I am thinking about the “Exergie butter dance” piece,
in which the artist get into a sexual dance, or better, she tries
to maintain a very sinuous aplomb while dancing on a platform made
of butter bars. Or the “Second-long Dream” piece, a
kind of claustrophobic image which show the artist dressing up with
as many clothes as possible, until her body gets imprisoned in the
fabric layers and she’s transformed into a sort of living
In her actions, woman fragility seems destined to be redeemed and,
although she is seriously interested in defending and forwarding
her origins, she induces the immediate overlapping of any common
place connected with them, thanks to her capability of mixing in
her work the ancient and the new, the traditional pride and the
nowadays woman conditions, insisting on personifying universal weakness
and conventional prejudice which are part of everybody’s background
and each of us’ everyday life.
The icons that Suryodarmo is able to create seem properly conceived
to excavate the most intimate and ataxic origin of woman instincts,
to bring out of the dark her inedited ability (physical and mental)
and to reveal a completely new role and meaning of the “feminine”.
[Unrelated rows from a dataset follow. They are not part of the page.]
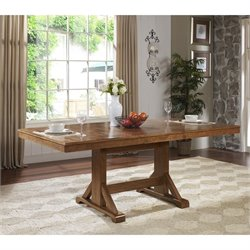 Extendable Trestle Wood Dining Table in Antique Brown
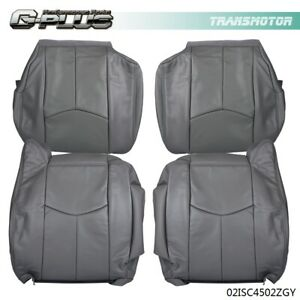 Leather Seat Cover Kit For 03 04 05 06 Chevy Tahoe Suburban 1500 Silverado gmc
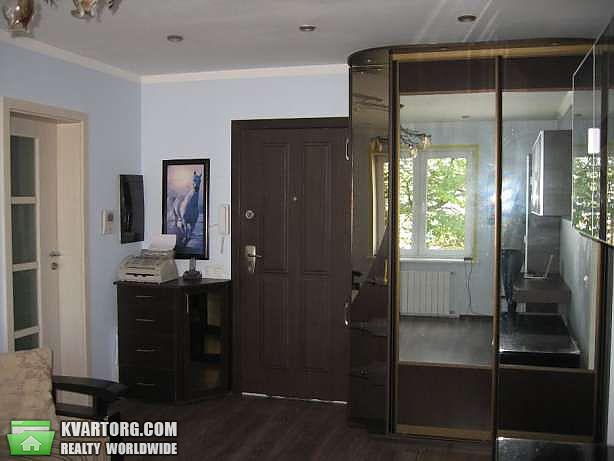 сдам 2-комнатную квартиру. Киев, ул. Лайоша Гавро 17. Цена: 462$  (ID 1795647) - Фото 2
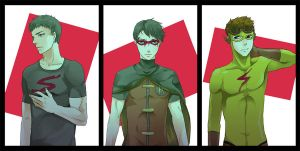 young heroes by twitchhhhh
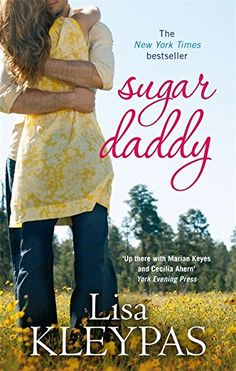 sugar daddy lisa Kleypas - Cerca con Google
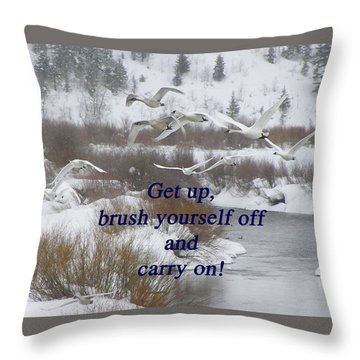 In Flight Carry On Throw Pillow by DeeLon Merritt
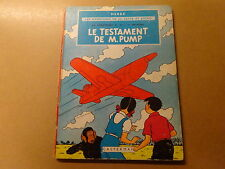 ALBUM BD / JO, ZETTE ET JOCKO 1: LE TESTAMENT DE M. PUMP | RE HC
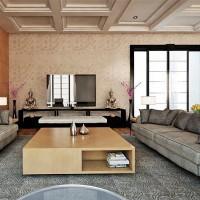 дизайн гостиной в современном стиле фото 16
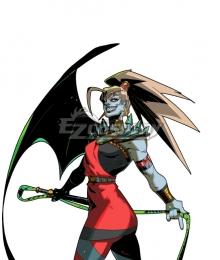 Hades Alecto Cosplay Costume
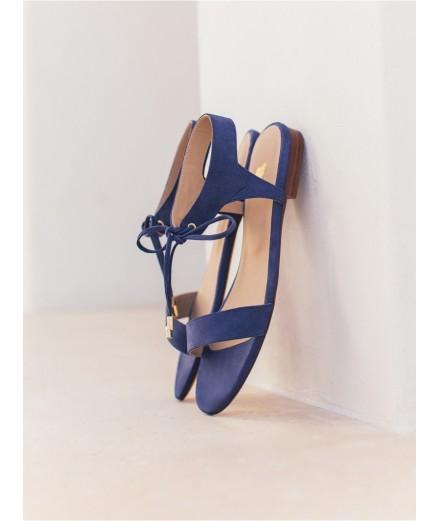 Sandales La Conquise - Bleu égyptien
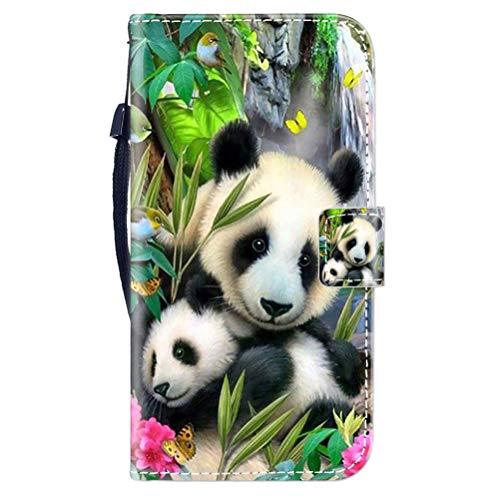 Sunrive Kompatibel mit Oppo F1 Plus/R9 Hülle,Magnetisch Schaltfläche Ledertasche Schutzhülle Etui Leder Hülle Handyhülle Tasche Schalen Lederhülle MEHRWEG(Wasserfall Panda B1)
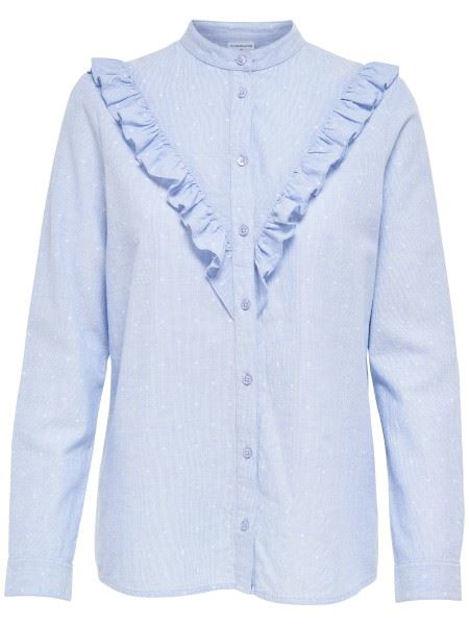 JDYFutura l/s frill shirt topfashion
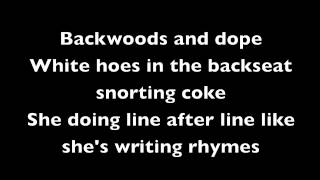 Macklemore & Ryan Lewis ft. ScHoolboy Q & Hollis - White Walls [Lyrics]
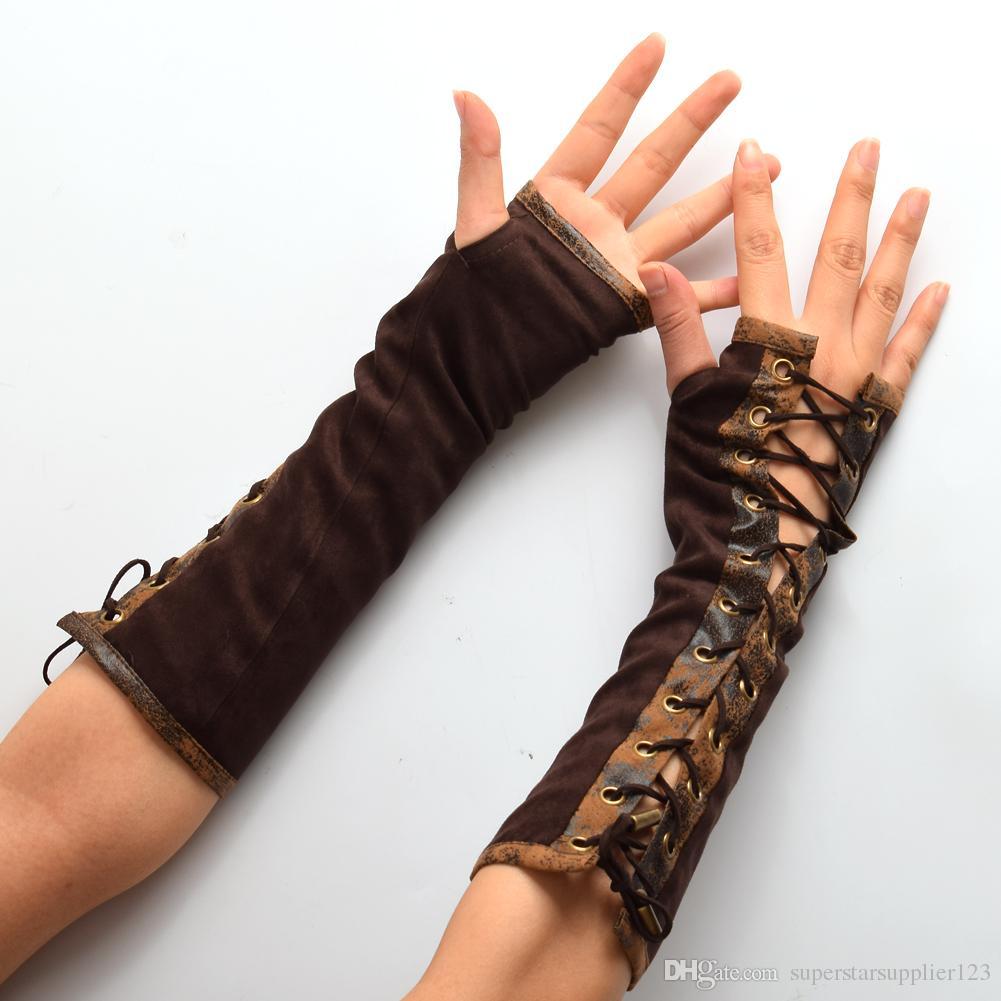 1pair Women Steampunk Lolita Armbands HAND CUFF Vintage Victorian Tie-Up Brown Mittens Gloves Cosplay Accessories New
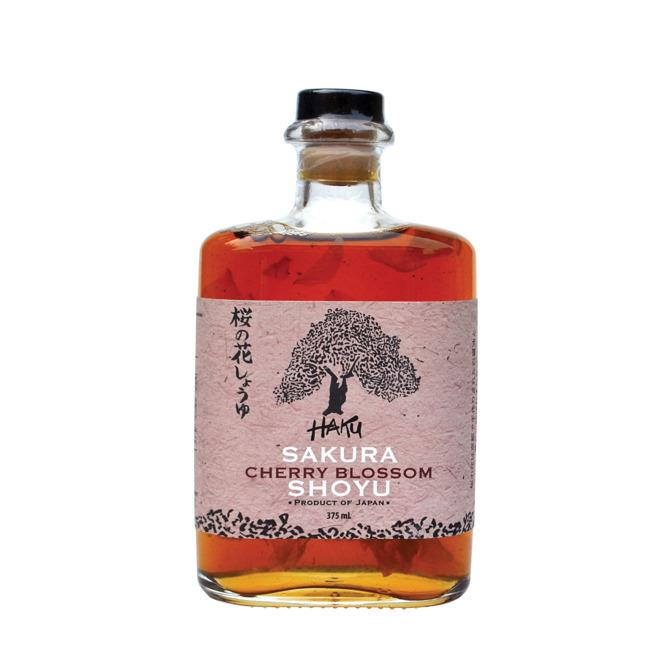 """<p><b>The Rosé of Soy Sauce</b></p><p>The cherry blossoms in this shoyu from Haku are pickled in pinkish ume-shiso vinegar, then added to white soy sauce; a nice accent to salads or fish.<i><a href=""""http://umamimart.com/products/sakura-cherry-blossom-shoyu"""" title=""""$24, Umami Mart"""">$24, Umami Mart</a></i></p><p><b><br /></b></p><p><br /></p>"""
Maternity, for instance, which is the first subject coming up to
the mind looking at Suryodarmo performing “The Promise”:
the artist, wearing a wide red dress and eleven meters long black
hairs, sits on the floor embracing and fondling a raw cow’s
liver. This image, static at first sight, as time goes by it evolves
in a series of delicate expressions and unperceivable movements,
walking the audience into a path where different emotions and suggestions
overlap, conveying more than one iconographic meaning and contrasting
quotations played between sacred and profane, and supplying a totally
new key of interpretation of the “motherhood”.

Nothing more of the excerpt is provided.